Report to: Country Director KSA
Subordinate:Ops Managers- F&B Managers
Job Summary
If you are a dynamic and result-driven professional, we have an exciting opportunity for you as Operations Director. The Operations Director at TGP leads our food and beverage operations, concept development, F&B Ops consultancy for new projects and openings. The successful candidate will be responsible for developing and implementing F&B strategies, managing budgets, and overseeing daily operations to ensure exceptional customer Key responsibilities include leading and coaching the team, monitoring KPIs, maintaining relationships with stakeholders and Clients, Brand Curation, and ensuring quality control. The manager oversees multiple projects, focusing on profitability and smooth operations while developing the team to achieve high customer satisfaction. Additionally, as part of the management team, contribute to company policies and maintain open communication with the management team, the Country Director, and the company support office.
Duties/Responsibilities:
1. F&B Ops Consultancy
- You will be responsible for designing and implementing F&B projects as per Clients Scope of work and deliverables, project plan timeline and resource allocation ensuring timely execution and adherence to quality standards.

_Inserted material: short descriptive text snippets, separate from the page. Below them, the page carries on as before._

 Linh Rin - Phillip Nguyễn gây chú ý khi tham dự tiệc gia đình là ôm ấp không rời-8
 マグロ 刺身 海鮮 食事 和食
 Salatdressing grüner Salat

- Involves addressing operational challenges, Review of Feasibility Study Costing pack: CAPEX & OPEX review resolving customer complaints and making strategic decisions to enhance the overall F&B experience.
- Working closely with cross -Functional TGP team marketing, finance, advisory, branding and operations teams to align F&B strategies with overall business objectives and ensure seamless integration of F&B services.

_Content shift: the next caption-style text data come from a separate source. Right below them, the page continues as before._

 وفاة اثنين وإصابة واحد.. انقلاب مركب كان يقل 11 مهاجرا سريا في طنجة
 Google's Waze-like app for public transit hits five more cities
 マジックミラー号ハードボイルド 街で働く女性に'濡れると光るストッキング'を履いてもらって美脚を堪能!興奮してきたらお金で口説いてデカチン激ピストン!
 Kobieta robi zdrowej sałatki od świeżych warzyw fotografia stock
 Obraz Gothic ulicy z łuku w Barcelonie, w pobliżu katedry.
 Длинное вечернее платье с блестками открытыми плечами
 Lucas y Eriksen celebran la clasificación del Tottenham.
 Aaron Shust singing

- Providing guidance and mentorship to F&B staff, fostering a culture of excellence, and leading by example to drive operational efficiency and team performance.
- Process Improvement and Innovation: Continuously evaluating F&B processes, identifying areas for improvement, and implementing innovative strategies to enhance guest satisfaction and drive revenue growth.
- Technical or Customer-Facing Responsibilities: Engaging with customers to gather feedback, conducting food tastings, and ensuring that service standards meet or exceed customer expectations.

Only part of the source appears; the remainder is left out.